It sounded weird to me too because the Z sound for the liason seemed to be attached to "chinois" instead of to "est" and then there was no liason between "est" and "un" which is a strange inconsistency. So I would have expected to hear "Mon professeur de chinoi zetunhomme". Google translate has it right.
Thank you. I looked at the forbidden liasons on about.com and wasn't sure. I guess that this one falls under names? http://french.about.com/library/pronunciation/bl-liaisons-f.htm
Note that if you mark the liaison after "chinois", you get "chinoiZ" which is really confusing vs "chinoise".
Now, for "est-T-un", please take a look at this other page (paragraph III): http://french.about.com/library/pronunciation/bl-liaisons-o.htm
Non, car vous avez changé le sens de la phrase.
Ce que vous proposez est la traduction de "Mon professeur est un Chinois". Comme vous pouvez le voir, rien ne dit qu'il enseigne la langue chinoise, de même que dans "My Chinese teacher is a man/Mon professeur de chinois est un homme", vous ne connaissez pas l'origine du professeur en question.

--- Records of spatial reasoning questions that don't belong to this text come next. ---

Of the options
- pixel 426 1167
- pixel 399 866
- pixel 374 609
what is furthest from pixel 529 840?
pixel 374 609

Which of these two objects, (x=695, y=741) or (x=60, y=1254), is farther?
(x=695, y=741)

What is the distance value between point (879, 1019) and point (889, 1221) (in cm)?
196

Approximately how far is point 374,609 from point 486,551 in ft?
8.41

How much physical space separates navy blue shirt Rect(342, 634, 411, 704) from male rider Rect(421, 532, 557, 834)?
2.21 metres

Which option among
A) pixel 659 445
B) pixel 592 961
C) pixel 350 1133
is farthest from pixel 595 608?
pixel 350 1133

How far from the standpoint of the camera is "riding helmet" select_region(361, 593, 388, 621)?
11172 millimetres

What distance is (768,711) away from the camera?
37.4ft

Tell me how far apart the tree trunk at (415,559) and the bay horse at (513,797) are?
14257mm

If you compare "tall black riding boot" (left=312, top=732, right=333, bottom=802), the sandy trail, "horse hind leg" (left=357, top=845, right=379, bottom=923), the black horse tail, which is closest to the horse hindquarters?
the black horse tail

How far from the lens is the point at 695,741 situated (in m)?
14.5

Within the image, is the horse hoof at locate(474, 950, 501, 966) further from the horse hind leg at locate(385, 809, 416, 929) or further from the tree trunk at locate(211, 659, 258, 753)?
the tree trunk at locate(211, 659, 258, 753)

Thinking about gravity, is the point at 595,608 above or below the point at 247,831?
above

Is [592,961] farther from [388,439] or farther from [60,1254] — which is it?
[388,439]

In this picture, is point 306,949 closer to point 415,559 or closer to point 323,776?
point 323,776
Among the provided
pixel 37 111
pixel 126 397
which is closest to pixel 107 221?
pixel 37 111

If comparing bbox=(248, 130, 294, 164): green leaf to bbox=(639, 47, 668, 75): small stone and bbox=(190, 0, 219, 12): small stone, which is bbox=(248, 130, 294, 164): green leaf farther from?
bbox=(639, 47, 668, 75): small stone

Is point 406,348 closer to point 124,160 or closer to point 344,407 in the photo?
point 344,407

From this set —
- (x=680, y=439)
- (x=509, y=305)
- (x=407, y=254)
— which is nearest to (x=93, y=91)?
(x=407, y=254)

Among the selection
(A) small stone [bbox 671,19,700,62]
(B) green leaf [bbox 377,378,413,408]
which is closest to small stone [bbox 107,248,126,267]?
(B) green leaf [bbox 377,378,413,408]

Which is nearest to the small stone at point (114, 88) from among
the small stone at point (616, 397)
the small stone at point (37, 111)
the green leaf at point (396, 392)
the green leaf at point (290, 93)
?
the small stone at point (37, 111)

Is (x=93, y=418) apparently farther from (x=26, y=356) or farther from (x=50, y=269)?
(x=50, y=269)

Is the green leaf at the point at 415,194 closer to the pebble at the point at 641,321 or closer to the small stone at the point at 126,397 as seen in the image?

The trick is that not everybody want to say "ma professeur" if the teacher is a 'she'. Because it sounds weird, and because (for whatever obscure reason) that noun has not been feminized, for example in "la professeuse" (think about un serveur/une serveuse = waiter/waitress).
Some activists will use "ma professeure", just adding a (mute!) -e at the end, and "une auteure" (female author), to clearly mark the fact that although these occupations were massively masculine a long time ago, it needs to be made official that nowadays not only women do have fee access to these professions, but they now form a huge majority (like judges - un juge/une juge, and lawyers (un avocat-une avocate).
Languages are masculine nouns "le français, l'anglais, le chinois...".
"Chinois, chinoise, chinois, chinoises" is an adjective which can qualify any noun, including "la langue chinoise".
"Un Chinois, une Chinoise, des Chinois, des Chinoises" is the noun given to Chinese people.